Back In The (Leather) Saddle Again

After many weeks of riding my foul-weather bike [insert stock photo]:

I recently transitioned to my plastic one:

Having spent so much time crouched over those curly-type handlebars like they use in the Tour de France, I wondered if perhaps over the winter I’d reverted irrevocably to Fred-dom. The Lycra, the integrated shifting, the clicky-type shoes…it all felt, well, natural:

But today, with the salt and slush largely gone, I finally returned unto my Rivendell, and as soon as I sunk into that leather saddle my Fredness slunk away into the dark corner of my memory, like the guilty recollection of some drunken dalliance:

Consulting my meticulous records, I note that it’s been almost exactly one year since I first took delivery of this bicycle. (A popular courier service with a brown motif delivered it to me on March 6th of 2020.) Shortly thereafter, the world began to shut down, though through it all this bike opened my both my eyes and my crotch to a decidedly more jeans-and-underpants-oriented cycling existence. Sure, society may have been locked down, but I was riding free, free, FREE!!! In this sense, it was like a tab of LSD slipped to me while I languished in solitary confinement–they could imprison my body*, but they could not imprison my mind.

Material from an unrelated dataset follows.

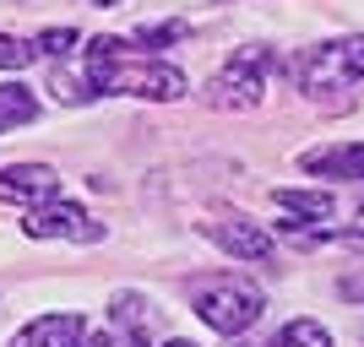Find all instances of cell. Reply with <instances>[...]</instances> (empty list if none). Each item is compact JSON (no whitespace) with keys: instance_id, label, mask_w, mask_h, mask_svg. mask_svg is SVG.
Wrapping results in <instances>:
<instances>
[{"instance_id":"8fae6325","label":"cell","mask_w":364,"mask_h":347,"mask_svg":"<svg viewBox=\"0 0 364 347\" xmlns=\"http://www.w3.org/2000/svg\"><path fill=\"white\" fill-rule=\"evenodd\" d=\"M38 114V98H33L22 82H0V131H11V125H28Z\"/></svg>"},{"instance_id":"277c9868","label":"cell","mask_w":364,"mask_h":347,"mask_svg":"<svg viewBox=\"0 0 364 347\" xmlns=\"http://www.w3.org/2000/svg\"><path fill=\"white\" fill-rule=\"evenodd\" d=\"M261 65H267V55H261V49L234 55V60H228L223 71L207 82L201 104H207V109H256V104H261Z\"/></svg>"},{"instance_id":"7c38bea8","label":"cell","mask_w":364,"mask_h":347,"mask_svg":"<svg viewBox=\"0 0 364 347\" xmlns=\"http://www.w3.org/2000/svg\"><path fill=\"white\" fill-rule=\"evenodd\" d=\"M272 347H332V331H326L321 320H289V326L272 336Z\"/></svg>"},{"instance_id":"ac0fdd59","label":"cell","mask_w":364,"mask_h":347,"mask_svg":"<svg viewBox=\"0 0 364 347\" xmlns=\"http://www.w3.org/2000/svg\"><path fill=\"white\" fill-rule=\"evenodd\" d=\"M343 299H353V304H364V272H353V277H343Z\"/></svg>"},{"instance_id":"3957f363","label":"cell","mask_w":364,"mask_h":347,"mask_svg":"<svg viewBox=\"0 0 364 347\" xmlns=\"http://www.w3.org/2000/svg\"><path fill=\"white\" fill-rule=\"evenodd\" d=\"M364 76V38H337V44H321L304 55L299 65V87L310 98H326V92H343Z\"/></svg>"},{"instance_id":"9c48e42d","label":"cell","mask_w":364,"mask_h":347,"mask_svg":"<svg viewBox=\"0 0 364 347\" xmlns=\"http://www.w3.org/2000/svg\"><path fill=\"white\" fill-rule=\"evenodd\" d=\"M82 342V315H38V320H28L22 331L11 336V347H76Z\"/></svg>"},{"instance_id":"6da1fadb","label":"cell","mask_w":364,"mask_h":347,"mask_svg":"<svg viewBox=\"0 0 364 347\" xmlns=\"http://www.w3.org/2000/svg\"><path fill=\"white\" fill-rule=\"evenodd\" d=\"M87 87L92 92H131V98H158V104H174L185 98V71L136 55L125 38H92L87 44Z\"/></svg>"},{"instance_id":"d6986e66","label":"cell","mask_w":364,"mask_h":347,"mask_svg":"<svg viewBox=\"0 0 364 347\" xmlns=\"http://www.w3.org/2000/svg\"><path fill=\"white\" fill-rule=\"evenodd\" d=\"M82 347H114V336H87Z\"/></svg>"},{"instance_id":"9a60e30c","label":"cell","mask_w":364,"mask_h":347,"mask_svg":"<svg viewBox=\"0 0 364 347\" xmlns=\"http://www.w3.org/2000/svg\"><path fill=\"white\" fill-rule=\"evenodd\" d=\"M185 33H191L185 22H158V28L147 22V28H136V38H141V44H180Z\"/></svg>"},{"instance_id":"44dd1931","label":"cell","mask_w":364,"mask_h":347,"mask_svg":"<svg viewBox=\"0 0 364 347\" xmlns=\"http://www.w3.org/2000/svg\"><path fill=\"white\" fill-rule=\"evenodd\" d=\"M168 347H191V342H168Z\"/></svg>"},{"instance_id":"e0dca14e","label":"cell","mask_w":364,"mask_h":347,"mask_svg":"<svg viewBox=\"0 0 364 347\" xmlns=\"http://www.w3.org/2000/svg\"><path fill=\"white\" fill-rule=\"evenodd\" d=\"M332 239H343L348 250H364V211H359V223H353V228H343V233H332Z\"/></svg>"},{"instance_id":"ba28073f","label":"cell","mask_w":364,"mask_h":347,"mask_svg":"<svg viewBox=\"0 0 364 347\" xmlns=\"http://www.w3.org/2000/svg\"><path fill=\"white\" fill-rule=\"evenodd\" d=\"M304 174H326V180H364V141H343V147H310L299 158Z\"/></svg>"},{"instance_id":"2e32d148","label":"cell","mask_w":364,"mask_h":347,"mask_svg":"<svg viewBox=\"0 0 364 347\" xmlns=\"http://www.w3.org/2000/svg\"><path fill=\"white\" fill-rule=\"evenodd\" d=\"M49 87H55V98H60V104H87V98H92V92L82 87V82H71L65 71H55V76H49Z\"/></svg>"},{"instance_id":"5b68a950","label":"cell","mask_w":364,"mask_h":347,"mask_svg":"<svg viewBox=\"0 0 364 347\" xmlns=\"http://www.w3.org/2000/svg\"><path fill=\"white\" fill-rule=\"evenodd\" d=\"M22 233H28V239H76V244L104 239V228L92 223L76 201H44V206H33L28 217H22Z\"/></svg>"},{"instance_id":"30bf717a","label":"cell","mask_w":364,"mask_h":347,"mask_svg":"<svg viewBox=\"0 0 364 347\" xmlns=\"http://www.w3.org/2000/svg\"><path fill=\"white\" fill-rule=\"evenodd\" d=\"M272 201L283 211H294V217H316V223H326V217L337 211L332 190H272Z\"/></svg>"},{"instance_id":"5bb4252c","label":"cell","mask_w":364,"mask_h":347,"mask_svg":"<svg viewBox=\"0 0 364 347\" xmlns=\"http://www.w3.org/2000/svg\"><path fill=\"white\" fill-rule=\"evenodd\" d=\"M71 44H76V28H44L38 38H33L38 55H71Z\"/></svg>"},{"instance_id":"4fadbf2b","label":"cell","mask_w":364,"mask_h":347,"mask_svg":"<svg viewBox=\"0 0 364 347\" xmlns=\"http://www.w3.org/2000/svg\"><path fill=\"white\" fill-rule=\"evenodd\" d=\"M33 55H38L33 44H22V38H11V33H0V71H22V65H33Z\"/></svg>"},{"instance_id":"8992f818","label":"cell","mask_w":364,"mask_h":347,"mask_svg":"<svg viewBox=\"0 0 364 347\" xmlns=\"http://www.w3.org/2000/svg\"><path fill=\"white\" fill-rule=\"evenodd\" d=\"M60 196V174L49 163H11L0 168V201H11V206H44V201Z\"/></svg>"},{"instance_id":"7a4b0ae2","label":"cell","mask_w":364,"mask_h":347,"mask_svg":"<svg viewBox=\"0 0 364 347\" xmlns=\"http://www.w3.org/2000/svg\"><path fill=\"white\" fill-rule=\"evenodd\" d=\"M196 315L223 336H240L261 320V293L240 277H201L196 282Z\"/></svg>"},{"instance_id":"ffe728a7","label":"cell","mask_w":364,"mask_h":347,"mask_svg":"<svg viewBox=\"0 0 364 347\" xmlns=\"http://www.w3.org/2000/svg\"><path fill=\"white\" fill-rule=\"evenodd\" d=\"M92 6H120V0H92Z\"/></svg>"},{"instance_id":"52a82bcc","label":"cell","mask_w":364,"mask_h":347,"mask_svg":"<svg viewBox=\"0 0 364 347\" xmlns=\"http://www.w3.org/2000/svg\"><path fill=\"white\" fill-rule=\"evenodd\" d=\"M207 233L223 244L228 255H240V260H272V233H261L250 217H223V223H207Z\"/></svg>"}]
</instances>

*[They didn’t really imprison my body, I still rode every day. While people were saying in the early days that it was irresponsible to ride lest you hurt yourself and single-handedly overwhelm the hospital system, my attitude was always, “If I sustain an injury and there’s no room for me in the hospital, go ahead and shoot me where I lie, it was worth it.” In fact that’s exactly what’s inscribed in my ROAD iD, and my offer still stands. ]

Anyway, here we are a year later, and this is a photo I took completely by accident, probably while checking my email or something:

For those of you who ride in and around New York City, please note that there are still patches of snow on the South County Trailway:

Portions of this path lie perpetually in shadow, which means there’s generally snow on it until like August.

One thing I’ll say about Rivendell is that it’s so smooth and comfortable it has almost a narcotic effect. While you can certainly ride it in a spirited fashion, you soon find yourself so subsumed in smoothness that you simply decide, “What’s the point?” The upshot of this is that, whereas on my plastic bike I find myself squeezing in an extra 10 miles, on the Rivendell I stop thinking about distance and how much ground I’ve covered and instead decide, “Fuck it, I’m going to hang a right and tool around Yonkers:”

To crest a forbidding Yonkers summit and then gaze upon the stately skyline of New Rochelle is to experience the sort of aggressive mediocrity you wouldn’t think possible so close to Manhattan. Indeed, I stood there and took it in for a full nine seconds before remounting, pedaling away, and wondering to myself, “How the hell did I manage these last few weeks without a kickstand???”